→ **ENTRIES SHOWN**:
□ □ □ □ □ □ □

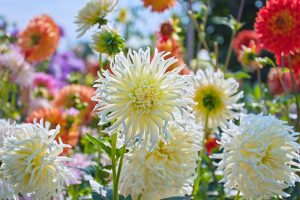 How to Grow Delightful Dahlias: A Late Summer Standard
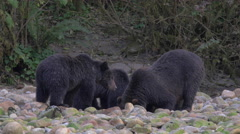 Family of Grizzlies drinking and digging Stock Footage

□ □ □ □ □ □ □

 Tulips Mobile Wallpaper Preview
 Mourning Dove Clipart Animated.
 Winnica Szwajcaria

□ □ □ □ □ □ □

→ **PROBLEM DETAILS**: Within the listing above, extract exactly the lines from the line with "Tulips Mobile Wallpaper Preview" to the line with "Winnica Szwajcaria", the two named lines included, and no others.

→ **EXPECTED ANSWER**:
 Tulips Mobile Wallpaper Preview
 Mourning Dove Clipart Animated.
 Winnica Szwajcaria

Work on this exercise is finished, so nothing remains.